Et qui, si je criais, m'entendrait donc depuis les ordres
des anges ? Et quand bien même l'un d'entre eux soudain
me prendrait sur son coeur : son surcroît de présence
me ferait mourir. Car le Beau n'est rien d'autre que ce début de l'horrible qu'à peine nous pouvons encore
supporter.
Et nous le trouvons beau parce qu'impassible il se refuse
à nous détruire; tout ange est terrifiant.
Et donc je me retiens et ravale l'appel
d'obscurs sanglots. Ah, de quoi pouvons nous donc
avoir besoin? Ni d'anges, ni d'humains,
et les bêtes ingénieuses voient déjà bien
que nous ne sommes pas si confiants que cela sous nos toits
dans l'univers expliqué. Peut être qu'il nous reste
quelque arbre sur la pente, où nous pourrions chaque jour
le revoir; il nous reste la route d'hier
et la fidélité mal élevée d'une habitude
qui s'est bien plu chez nous et n'est pas repartie.
O la nuit, et la nuit quand le vent emblavé d'univers
nous dévore le front _ chez qui partirait-elle, qui est tant
désirée,
la tendre décevante qui est promise à grand- peine
au coeur sans compagnie. Est-elle à ceux qui s'aiment plus
facile?
Ceux-là ne font hélas que se cacher à l'un l'autre leur sort.
L'ignores-tu
encore? Jette, ajoute de tes bras le vide
aux espaces que nous respirons; et les oiseaux peut-être
sentiront d'un vol plus intérieur l'air agrandi.

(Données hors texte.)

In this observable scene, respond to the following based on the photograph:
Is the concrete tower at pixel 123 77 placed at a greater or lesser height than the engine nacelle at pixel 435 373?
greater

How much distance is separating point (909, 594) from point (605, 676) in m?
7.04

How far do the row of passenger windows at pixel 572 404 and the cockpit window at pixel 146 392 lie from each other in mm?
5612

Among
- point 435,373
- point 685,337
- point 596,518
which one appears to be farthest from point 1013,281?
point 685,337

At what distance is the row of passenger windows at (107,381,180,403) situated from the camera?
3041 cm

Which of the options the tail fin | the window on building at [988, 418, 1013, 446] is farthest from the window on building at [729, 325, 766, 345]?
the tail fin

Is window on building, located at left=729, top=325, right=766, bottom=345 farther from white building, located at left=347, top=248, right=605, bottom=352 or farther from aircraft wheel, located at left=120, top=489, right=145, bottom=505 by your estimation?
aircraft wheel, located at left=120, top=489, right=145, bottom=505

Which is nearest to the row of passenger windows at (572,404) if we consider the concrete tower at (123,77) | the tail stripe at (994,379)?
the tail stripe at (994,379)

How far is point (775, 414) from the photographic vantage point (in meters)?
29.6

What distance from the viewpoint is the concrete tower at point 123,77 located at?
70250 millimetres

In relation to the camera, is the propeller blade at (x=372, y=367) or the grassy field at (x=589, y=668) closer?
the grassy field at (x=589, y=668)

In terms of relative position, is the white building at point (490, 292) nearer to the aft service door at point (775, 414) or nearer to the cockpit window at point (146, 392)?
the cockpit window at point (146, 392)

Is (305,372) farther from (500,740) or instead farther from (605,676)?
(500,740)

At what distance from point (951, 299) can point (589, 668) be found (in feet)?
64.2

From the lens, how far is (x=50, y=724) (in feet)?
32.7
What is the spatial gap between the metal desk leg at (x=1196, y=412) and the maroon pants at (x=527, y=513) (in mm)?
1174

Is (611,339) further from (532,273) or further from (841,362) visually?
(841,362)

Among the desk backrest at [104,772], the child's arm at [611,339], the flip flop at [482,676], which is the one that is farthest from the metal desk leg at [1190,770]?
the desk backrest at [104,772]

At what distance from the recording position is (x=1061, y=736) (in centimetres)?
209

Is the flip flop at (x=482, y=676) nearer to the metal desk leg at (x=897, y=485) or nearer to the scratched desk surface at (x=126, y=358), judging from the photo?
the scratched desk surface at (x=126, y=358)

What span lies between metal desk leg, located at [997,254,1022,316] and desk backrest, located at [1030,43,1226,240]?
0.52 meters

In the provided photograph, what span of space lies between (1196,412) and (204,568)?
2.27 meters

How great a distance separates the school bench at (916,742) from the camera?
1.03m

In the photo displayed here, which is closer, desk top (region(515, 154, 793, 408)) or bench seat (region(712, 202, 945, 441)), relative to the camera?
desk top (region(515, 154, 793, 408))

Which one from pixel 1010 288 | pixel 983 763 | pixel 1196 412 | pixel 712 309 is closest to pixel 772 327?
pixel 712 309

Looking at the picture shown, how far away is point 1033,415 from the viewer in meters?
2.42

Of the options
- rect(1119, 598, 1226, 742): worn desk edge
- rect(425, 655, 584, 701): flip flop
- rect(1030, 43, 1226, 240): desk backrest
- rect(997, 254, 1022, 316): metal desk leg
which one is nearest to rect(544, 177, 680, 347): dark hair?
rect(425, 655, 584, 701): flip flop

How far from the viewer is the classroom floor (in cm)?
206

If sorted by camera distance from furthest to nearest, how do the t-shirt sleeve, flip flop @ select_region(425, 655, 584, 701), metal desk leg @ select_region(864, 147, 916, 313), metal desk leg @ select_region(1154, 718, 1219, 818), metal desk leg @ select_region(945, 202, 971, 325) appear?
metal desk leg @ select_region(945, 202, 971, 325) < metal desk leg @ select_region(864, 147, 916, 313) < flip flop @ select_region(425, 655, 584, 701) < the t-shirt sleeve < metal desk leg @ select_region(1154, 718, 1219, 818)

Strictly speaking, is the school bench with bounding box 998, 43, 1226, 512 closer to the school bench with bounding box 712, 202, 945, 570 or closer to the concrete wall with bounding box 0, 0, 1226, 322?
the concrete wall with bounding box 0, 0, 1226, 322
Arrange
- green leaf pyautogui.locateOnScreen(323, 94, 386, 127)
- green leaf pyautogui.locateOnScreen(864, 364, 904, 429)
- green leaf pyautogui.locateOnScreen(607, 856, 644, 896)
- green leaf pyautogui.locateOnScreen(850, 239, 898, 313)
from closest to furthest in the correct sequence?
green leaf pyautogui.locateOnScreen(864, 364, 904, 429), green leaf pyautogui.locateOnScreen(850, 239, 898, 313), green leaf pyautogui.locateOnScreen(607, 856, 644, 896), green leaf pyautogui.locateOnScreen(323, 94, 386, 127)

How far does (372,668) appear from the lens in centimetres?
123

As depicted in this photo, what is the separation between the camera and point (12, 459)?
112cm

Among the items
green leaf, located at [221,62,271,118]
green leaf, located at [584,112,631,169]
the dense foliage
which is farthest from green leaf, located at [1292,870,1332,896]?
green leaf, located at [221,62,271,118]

Rainer Maria RILKE (Elégies de Duino)
Auguste RODIN (le cri)

2 commentaires:

Estourelle a dit…

Ce cri pétrifié me pétrifie
un cri figé dans la pierre ou dans la peinture ou dans le bois
n'en finit pas de crier
et c'est très troublant,
quand à Rilke on n'en finit pas de le méditer!

Laura a dit…

Je relis souvent cette élégie de Rilke; je n'arrive pas d'ailleurs à lire les autres parce que celle ci me bouleverse toujours.